Para que uma rede estatal?


Dizem que o presidente Lula não chegou nem a olhar a proposta de Plano Nacional da Banda Larga elaborado pelo Ministério das Comunicações. Não que o documento trouxesse grandes novidades, na verdade os números apresentados são praticamente os mesmos que a Anatel (Agência Nacional das Telecomunicações) já havia mostrado em outubro de 2008 quando publicou o Plano Geral de Atualização da Regulamentação das Telecomunicações no Brasil (PGR). Na época não se falava em plano nenhum de banda larga, só no aperfeiçoamento do marco regulatório e na evolução natural do mercado.

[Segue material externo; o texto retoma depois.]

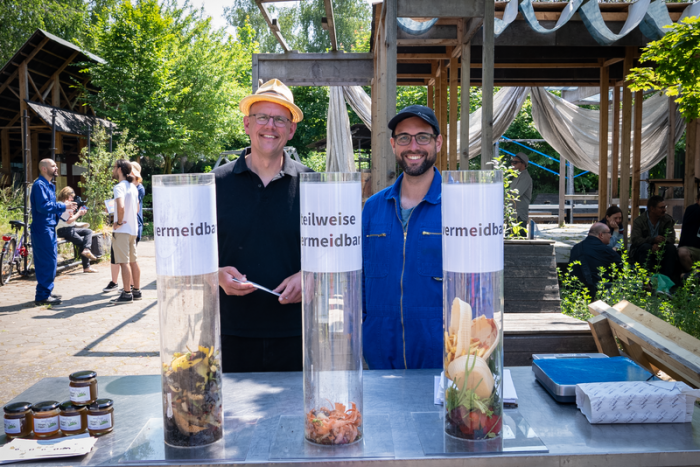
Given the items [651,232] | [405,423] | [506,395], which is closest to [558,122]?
[651,232]

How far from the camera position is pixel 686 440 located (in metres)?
1.35

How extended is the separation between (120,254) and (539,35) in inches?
261

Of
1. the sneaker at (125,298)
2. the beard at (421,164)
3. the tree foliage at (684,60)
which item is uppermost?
the tree foliage at (684,60)

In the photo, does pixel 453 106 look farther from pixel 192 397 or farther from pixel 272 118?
pixel 192 397

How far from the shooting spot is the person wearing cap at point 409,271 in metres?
2.42

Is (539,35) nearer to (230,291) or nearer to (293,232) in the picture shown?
(293,232)

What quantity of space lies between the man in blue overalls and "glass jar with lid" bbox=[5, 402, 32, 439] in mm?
7299

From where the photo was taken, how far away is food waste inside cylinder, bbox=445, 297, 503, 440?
1.29 metres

O fato é que o governo já está decidido de que o caminho para conseguir aumentar a penetração da banda larga no Brasil é por meio de uma nova empresa estatal que forneça serviços às operadoras e complemente a infraestrutura que elas têm.

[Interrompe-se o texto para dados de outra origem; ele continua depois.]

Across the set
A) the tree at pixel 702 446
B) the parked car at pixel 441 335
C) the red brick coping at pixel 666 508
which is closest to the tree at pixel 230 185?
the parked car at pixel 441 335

A ideia é simples. Falta banda larga porque o sinal não chega. E o sinal não chega porque as empresas não querem investir em regiões em que não há "viabilidade econômica", ou seja, onde não dá para obter lucro. Caberia ao estado, assim, a missão salvadora de dar solução ao problema criando uma estatal que vai oferecer a rede nas áreas menos interessantes para as operadoras. Será mesmo a solução?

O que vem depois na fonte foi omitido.